There could potentially be other tests that need reviewing with gcc-14 (considering the >/dev/null 2>&1 silencing), albeit it’s the only one that resulted in a straight up build failure for me.

As a quickfix, I’ve done this locally (fortunately seems to know about this define during the test):

--- a/kernel/conftest.sh
+++ b/kernel/conftest.sh
@@ -5071,6 +5071,11 @@
             CODE="
             #include <drm/drm_gem.h>
+            #if defined(NV_LINUX_IOSYS_MAP_H_PRESENT)
+            typedef struct iosys_map nv_sysio_map_t;
+            #else
+            typedef struct dma_buf_map nv_sysio_map_t;
+            #endif
             int conftest_drm_gem_object_vmap_has_map_arg(
-                    struct drm_gem_object *obj, struct dma_buf_map *map) {
+                    struct drm_gem_object *obj, nv_sysio_map_t *map) {
                 return obj->funcs->vmap(obj, map);
             }"

Well, I tried others so I can fix them in Gentoo’s packaging. 525.147.05, 535.43.22(vulkan), 535.146.02, 545.29.06 are fine with gcc14 if patched with the above (open source variant is fine if patched too).

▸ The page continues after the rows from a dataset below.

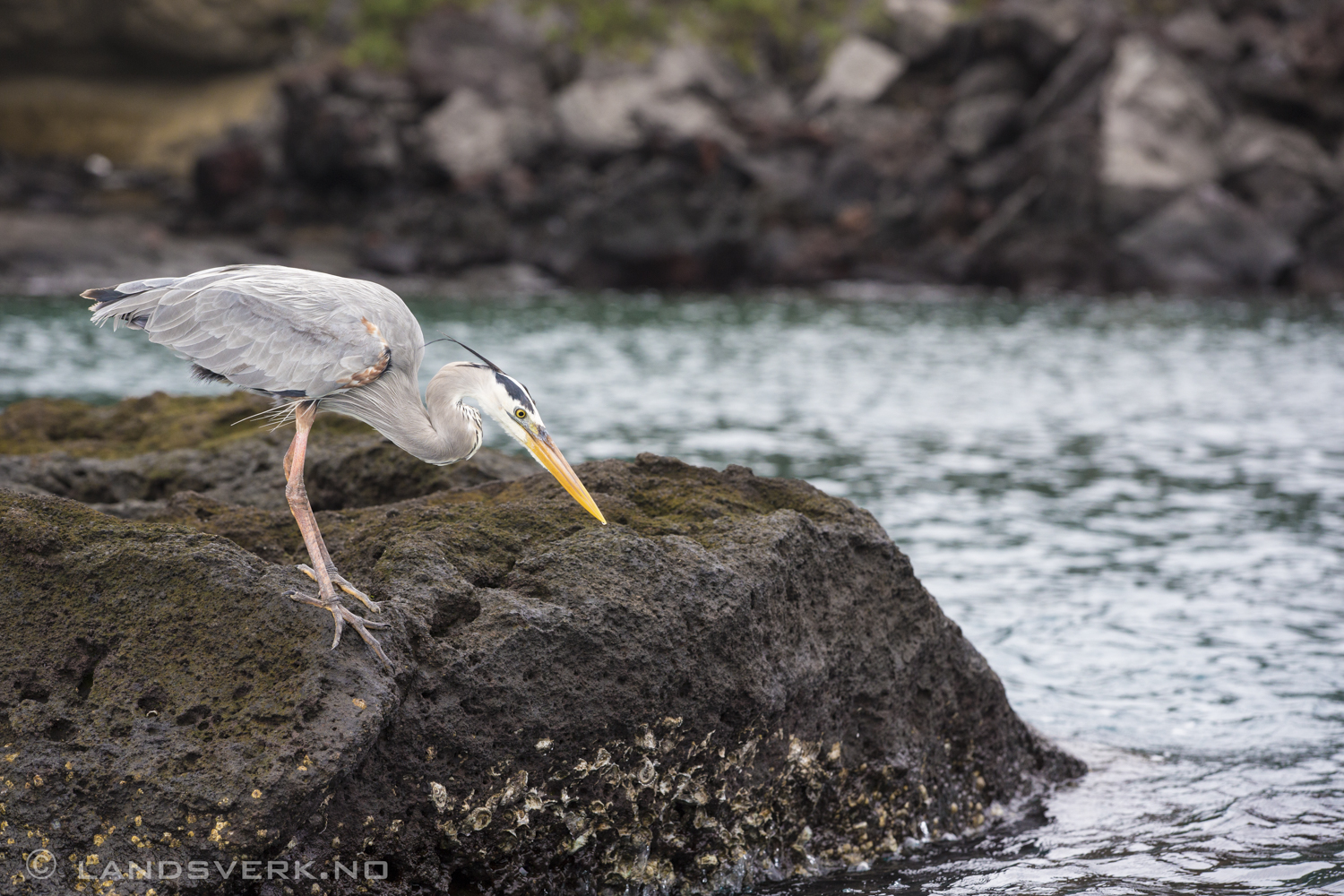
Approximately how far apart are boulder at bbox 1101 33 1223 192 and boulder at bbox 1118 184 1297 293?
1.03 m

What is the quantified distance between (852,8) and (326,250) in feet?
137

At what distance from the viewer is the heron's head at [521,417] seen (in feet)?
13.8

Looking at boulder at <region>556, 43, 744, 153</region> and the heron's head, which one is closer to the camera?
the heron's head

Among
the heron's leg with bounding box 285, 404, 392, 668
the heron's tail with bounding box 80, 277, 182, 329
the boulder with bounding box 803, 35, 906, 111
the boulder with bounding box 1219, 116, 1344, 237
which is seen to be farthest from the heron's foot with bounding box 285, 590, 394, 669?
the boulder with bounding box 803, 35, 906, 111

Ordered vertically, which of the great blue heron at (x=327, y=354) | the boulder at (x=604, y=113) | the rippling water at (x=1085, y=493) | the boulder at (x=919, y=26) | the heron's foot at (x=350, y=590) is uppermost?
the boulder at (x=919, y=26)

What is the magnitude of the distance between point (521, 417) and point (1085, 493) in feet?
29.0

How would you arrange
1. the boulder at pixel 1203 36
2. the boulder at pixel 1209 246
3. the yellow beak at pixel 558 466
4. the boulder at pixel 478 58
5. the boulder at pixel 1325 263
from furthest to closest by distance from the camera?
the boulder at pixel 478 58
the boulder at pixel 1203 36
the boulder at pixel 1209 246
the boulder at pixel 1325 263
the yellow beak at pixel 558 466

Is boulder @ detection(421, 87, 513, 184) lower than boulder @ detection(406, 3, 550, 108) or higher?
lower

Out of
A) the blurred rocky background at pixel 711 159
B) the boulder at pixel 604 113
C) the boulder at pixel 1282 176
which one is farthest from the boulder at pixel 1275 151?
the boulder at pixel 604 113

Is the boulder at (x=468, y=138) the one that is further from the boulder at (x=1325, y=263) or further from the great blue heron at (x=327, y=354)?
the great blue heron at (x=327, y=354)

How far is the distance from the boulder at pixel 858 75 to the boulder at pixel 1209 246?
1496 centimetres

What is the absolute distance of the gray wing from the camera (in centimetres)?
411

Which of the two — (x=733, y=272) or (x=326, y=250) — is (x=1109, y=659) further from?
(x=326, y=250)

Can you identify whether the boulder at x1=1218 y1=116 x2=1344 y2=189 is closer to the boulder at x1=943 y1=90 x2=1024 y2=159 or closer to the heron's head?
the boulder at x1=943 y1=90 x2=1024 y2=159
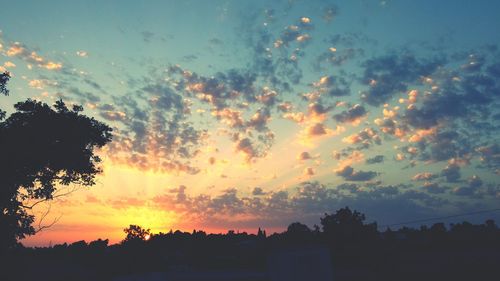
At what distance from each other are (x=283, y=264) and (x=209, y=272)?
1749 centimetres

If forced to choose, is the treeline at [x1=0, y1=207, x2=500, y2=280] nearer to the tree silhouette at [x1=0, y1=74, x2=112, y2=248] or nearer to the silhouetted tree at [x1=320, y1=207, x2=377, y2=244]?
the tree silhouette at [x1=0, y1=74, x2=112, y2=248]

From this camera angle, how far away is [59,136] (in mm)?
28375

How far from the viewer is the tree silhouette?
25.7 meters

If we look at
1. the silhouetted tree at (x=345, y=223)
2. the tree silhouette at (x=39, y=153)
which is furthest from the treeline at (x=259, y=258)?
the silhouetted tree at (x=345, y=223)

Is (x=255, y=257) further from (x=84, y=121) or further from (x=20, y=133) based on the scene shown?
(x=20, y=133)

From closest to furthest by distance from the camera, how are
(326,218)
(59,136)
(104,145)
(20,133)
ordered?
(20,133)
(59,136)
(104,145)
(326,218)

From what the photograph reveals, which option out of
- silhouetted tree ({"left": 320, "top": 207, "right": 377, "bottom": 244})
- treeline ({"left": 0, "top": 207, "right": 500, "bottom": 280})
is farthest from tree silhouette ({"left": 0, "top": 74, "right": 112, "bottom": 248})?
silhouetted tree ({"left": 320, "top": 207, "right": 377, "bottom": 244})

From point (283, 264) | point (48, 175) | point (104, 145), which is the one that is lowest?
point (283, 264)

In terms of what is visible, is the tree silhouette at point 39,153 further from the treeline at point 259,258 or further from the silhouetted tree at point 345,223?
the silhouetted tree at point 345,223

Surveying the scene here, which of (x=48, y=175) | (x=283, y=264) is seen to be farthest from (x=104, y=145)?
(x=283, y=264)

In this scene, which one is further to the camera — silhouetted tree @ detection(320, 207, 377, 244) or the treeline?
silhouetted tree @ detection(320, 207, 377, 244)

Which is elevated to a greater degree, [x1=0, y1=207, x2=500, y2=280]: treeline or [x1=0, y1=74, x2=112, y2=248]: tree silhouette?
[x1=0, y1=74, x2=112, y2=248]: tree silhouette

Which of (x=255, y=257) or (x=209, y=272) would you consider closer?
(x=209, y=272)

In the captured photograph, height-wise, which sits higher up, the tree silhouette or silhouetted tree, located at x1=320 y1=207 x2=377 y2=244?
the tree silhouette
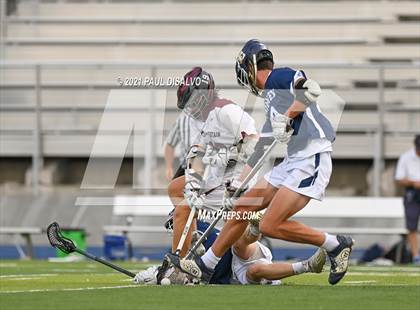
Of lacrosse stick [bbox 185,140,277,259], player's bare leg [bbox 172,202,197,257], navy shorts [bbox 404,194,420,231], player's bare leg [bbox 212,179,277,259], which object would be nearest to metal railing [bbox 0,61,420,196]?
navy shorts [bbox 404,194,420,231]

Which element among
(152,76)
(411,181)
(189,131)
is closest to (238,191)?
(189,131)

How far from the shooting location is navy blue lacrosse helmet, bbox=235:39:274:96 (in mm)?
9977

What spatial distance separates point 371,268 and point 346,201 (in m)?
3.42

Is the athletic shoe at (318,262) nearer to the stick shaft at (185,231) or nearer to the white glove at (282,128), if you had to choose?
the white glove at (282,128)

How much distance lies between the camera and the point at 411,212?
17.4 metres

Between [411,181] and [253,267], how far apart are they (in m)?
8.01

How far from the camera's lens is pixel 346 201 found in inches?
717

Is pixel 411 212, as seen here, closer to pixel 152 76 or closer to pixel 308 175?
pixel 152 76

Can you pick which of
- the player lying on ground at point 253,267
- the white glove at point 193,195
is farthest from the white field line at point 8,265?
the player lying on ground at point 253,267

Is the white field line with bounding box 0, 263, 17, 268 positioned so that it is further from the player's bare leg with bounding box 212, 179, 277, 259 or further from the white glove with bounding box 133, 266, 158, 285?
the player's bare leg with bounding box 212, 179, 277, 259

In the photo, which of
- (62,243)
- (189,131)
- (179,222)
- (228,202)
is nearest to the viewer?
(228,202)

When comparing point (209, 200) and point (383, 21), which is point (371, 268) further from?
point (383, 21)

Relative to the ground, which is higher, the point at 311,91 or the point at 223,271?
the point at 311,91

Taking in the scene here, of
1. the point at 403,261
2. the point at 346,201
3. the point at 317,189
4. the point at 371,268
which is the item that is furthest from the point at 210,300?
the point at 346,201
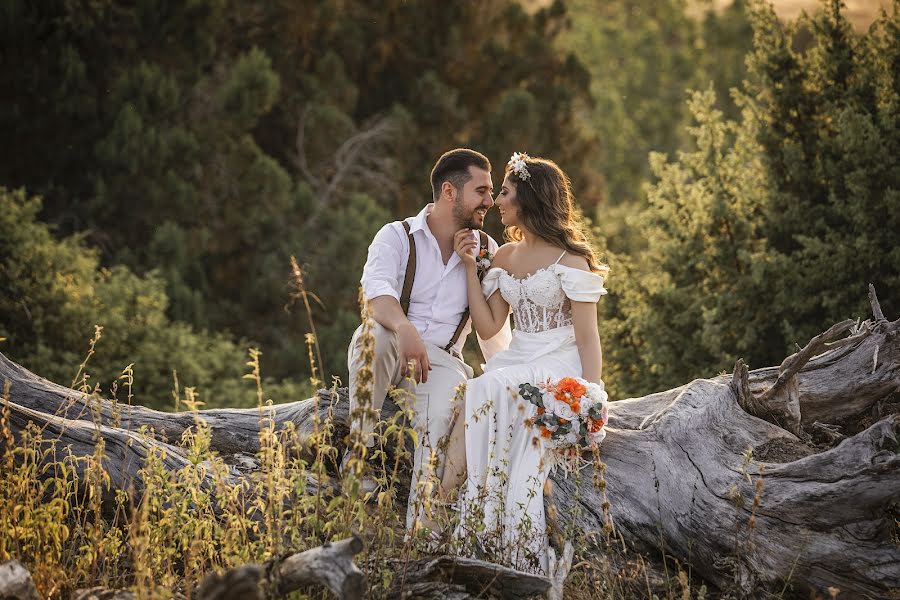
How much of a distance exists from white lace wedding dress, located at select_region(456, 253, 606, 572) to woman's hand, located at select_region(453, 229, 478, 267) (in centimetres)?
20

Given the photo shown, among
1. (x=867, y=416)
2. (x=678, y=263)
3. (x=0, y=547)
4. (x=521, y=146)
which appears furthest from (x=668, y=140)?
(x=0, y=547)

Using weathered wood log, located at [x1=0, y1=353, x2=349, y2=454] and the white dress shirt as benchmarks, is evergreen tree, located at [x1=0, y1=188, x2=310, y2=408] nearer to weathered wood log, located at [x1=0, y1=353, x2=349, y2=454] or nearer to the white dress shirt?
weathered wood log, located at [x1=0, y1=353, x2=349, y2=454]

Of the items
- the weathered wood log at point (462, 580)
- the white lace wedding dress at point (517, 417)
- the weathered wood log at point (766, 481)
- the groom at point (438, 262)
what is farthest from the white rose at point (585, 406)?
the weathered wood log at point (462, 580)

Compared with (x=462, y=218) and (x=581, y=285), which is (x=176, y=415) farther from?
(x=581, y=285)

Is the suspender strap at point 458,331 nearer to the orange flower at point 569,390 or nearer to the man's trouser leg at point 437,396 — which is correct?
the man's trouser leg at point 437,396

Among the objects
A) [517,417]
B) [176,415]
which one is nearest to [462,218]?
[517,417]

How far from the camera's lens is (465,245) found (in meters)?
5.48

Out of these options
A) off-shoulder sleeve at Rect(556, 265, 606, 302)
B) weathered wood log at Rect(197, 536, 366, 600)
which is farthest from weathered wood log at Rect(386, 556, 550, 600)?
off-shoulder sleeve at Rect(556, 265, 606, 302)

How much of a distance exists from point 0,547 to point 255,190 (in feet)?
45.0

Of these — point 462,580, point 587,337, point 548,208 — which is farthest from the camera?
point 548,208

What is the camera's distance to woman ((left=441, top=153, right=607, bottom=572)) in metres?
4.84

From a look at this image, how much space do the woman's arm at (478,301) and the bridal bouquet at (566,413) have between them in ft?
2.96

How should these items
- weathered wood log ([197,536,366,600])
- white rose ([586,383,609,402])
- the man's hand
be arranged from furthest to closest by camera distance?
the man's hand < white rose ([586,383,609,402]) < weathered wood log ([197,536,366,600])

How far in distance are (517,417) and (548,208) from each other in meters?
1.36
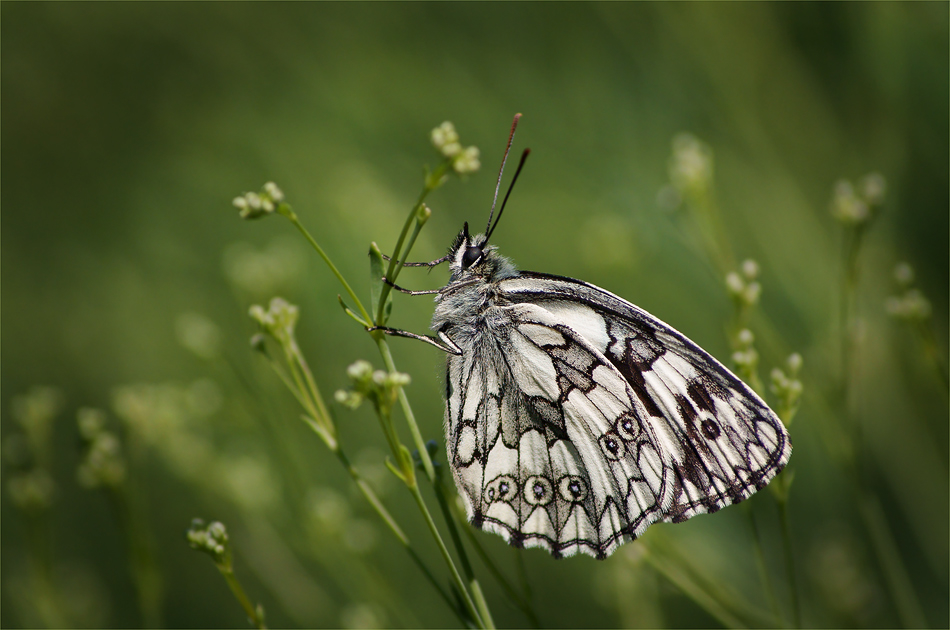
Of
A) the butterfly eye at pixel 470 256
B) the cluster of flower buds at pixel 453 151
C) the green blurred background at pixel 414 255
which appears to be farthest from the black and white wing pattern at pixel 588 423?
the cluster of flower buds at pixel 453 151

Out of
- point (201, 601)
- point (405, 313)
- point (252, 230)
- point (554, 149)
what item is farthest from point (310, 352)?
point (554, 149)

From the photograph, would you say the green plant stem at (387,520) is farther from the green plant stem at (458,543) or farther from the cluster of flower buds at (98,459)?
the cluster of flower buds at (98,459)

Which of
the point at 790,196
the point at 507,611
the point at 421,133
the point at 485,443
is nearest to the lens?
the point at 485,443

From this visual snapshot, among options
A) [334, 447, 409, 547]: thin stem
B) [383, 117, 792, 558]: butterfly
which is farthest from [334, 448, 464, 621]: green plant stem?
[383, 117, 792, 558]: butterfly

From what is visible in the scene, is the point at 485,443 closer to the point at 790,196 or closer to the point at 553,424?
the point at 553,424

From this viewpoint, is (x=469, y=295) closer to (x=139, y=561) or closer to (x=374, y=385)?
(x=374, y=385)
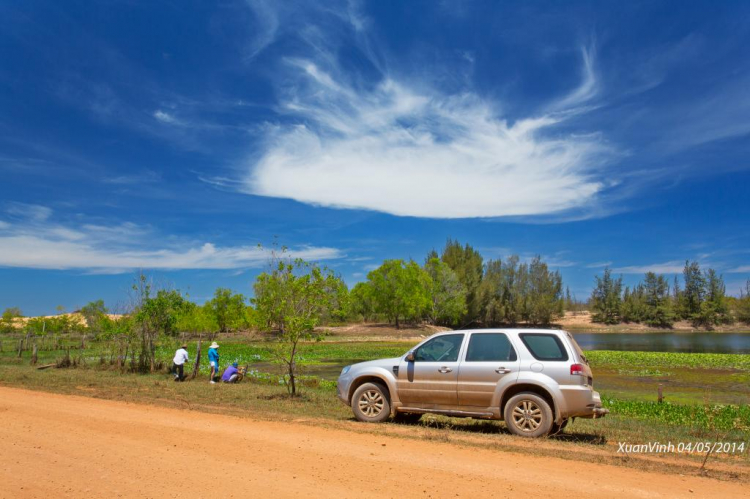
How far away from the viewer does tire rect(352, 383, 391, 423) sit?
10.4m

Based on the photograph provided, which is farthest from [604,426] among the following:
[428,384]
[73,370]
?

Have not dug into that one but 470.223.02 seems to be in a more sorry state (gcc14 also defaults to -Werror=implicit-function-declarations). Tried 390.157 too (obviously broken) but that one is unsupported anyway. So for the legacy branches I just settled for lame -Wno-error=... (both incompatible and implicit) for now given not caring too much there.

this affects the 550 branch also, but the fix above does not help

Are you sure the patch was properly applied? 550.40.07 still fails for me without the patch, but the patch still sorts it out.

Note that if using the open source variant you need to patch kernel-open/conftest.sh instead.

If not that, is it really the same error? Possible there’s different issues with gcc14 I just haven’t found yet due to my kernel configuration.

Oh right, by “fix above” did you mean the patch or passing -Wno-error=incompatible-pointer-types?. The latter won’t work if you just pass it in CFLAGS (conftest won’t pick that up from there last I checked).

Both things I tried. Patch applies, but C is not my strong suit (I started on Rust back when v1.05 came out). It has the same error.

Thanks for the report and for the diagnosis. I’ve filed NVIDIA internal bug 4478534 for this, and hopefully we can resolve this soon. Thanks again.

The above patch works for me on Fedora Rawhide with kernel 6.8.0-0.rc6.20240229git805d849d7c3c.51.fc41.x86_64 and 550.54.14. For some reason wayland doesn’t work but xorg is running great! Im using the Open Kernel Modules and Nvidia Installer files.

For the record, this is fixed in 550.67 – thanks.

This topic was automatically closed 14 days after the last reply. New replies are no longer allowed.